Dataset excerpts
——————————
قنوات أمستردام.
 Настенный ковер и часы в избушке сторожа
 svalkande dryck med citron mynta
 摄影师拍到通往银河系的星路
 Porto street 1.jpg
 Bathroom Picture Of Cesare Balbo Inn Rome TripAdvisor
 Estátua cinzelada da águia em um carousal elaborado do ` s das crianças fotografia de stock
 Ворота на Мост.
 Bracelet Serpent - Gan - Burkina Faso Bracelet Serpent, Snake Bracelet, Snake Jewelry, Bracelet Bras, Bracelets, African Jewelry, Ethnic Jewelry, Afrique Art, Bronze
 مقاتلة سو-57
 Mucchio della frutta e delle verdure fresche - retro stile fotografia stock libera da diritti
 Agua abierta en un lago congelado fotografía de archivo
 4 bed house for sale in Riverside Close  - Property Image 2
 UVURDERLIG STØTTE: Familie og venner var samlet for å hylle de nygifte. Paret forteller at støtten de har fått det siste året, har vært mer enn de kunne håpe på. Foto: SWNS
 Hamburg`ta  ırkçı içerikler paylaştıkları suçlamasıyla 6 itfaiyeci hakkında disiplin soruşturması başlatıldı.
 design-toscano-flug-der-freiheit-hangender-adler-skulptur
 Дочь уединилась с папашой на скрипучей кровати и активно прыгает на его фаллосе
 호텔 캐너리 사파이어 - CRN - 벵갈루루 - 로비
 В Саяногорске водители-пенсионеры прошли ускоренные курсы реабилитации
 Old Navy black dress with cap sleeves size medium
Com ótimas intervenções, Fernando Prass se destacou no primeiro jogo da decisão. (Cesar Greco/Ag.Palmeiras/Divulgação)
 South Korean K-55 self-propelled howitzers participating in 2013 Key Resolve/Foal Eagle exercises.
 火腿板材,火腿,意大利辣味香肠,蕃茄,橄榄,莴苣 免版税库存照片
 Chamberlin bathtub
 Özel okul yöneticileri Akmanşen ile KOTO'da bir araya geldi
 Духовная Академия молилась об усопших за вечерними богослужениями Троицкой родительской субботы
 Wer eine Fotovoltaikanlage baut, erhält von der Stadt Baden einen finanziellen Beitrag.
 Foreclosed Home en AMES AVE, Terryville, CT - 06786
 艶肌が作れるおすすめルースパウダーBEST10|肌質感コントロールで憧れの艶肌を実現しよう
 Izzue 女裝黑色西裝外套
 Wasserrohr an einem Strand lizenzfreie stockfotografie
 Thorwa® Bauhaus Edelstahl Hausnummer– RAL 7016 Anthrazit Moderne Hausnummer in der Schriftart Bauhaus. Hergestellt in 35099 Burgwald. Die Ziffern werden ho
——————————
**TASK TO COMPLETE:** List every line in the records above that contains the word "fotografia".

**ANSWER TO THIS PROBLEM:**
 Estátua cinzelada da águia em um carousal elaborado do ` s das crianças fotografia de stock
 Mucchio della frutta e delle verdure fresche - retro stile fotografia stock libera da diritti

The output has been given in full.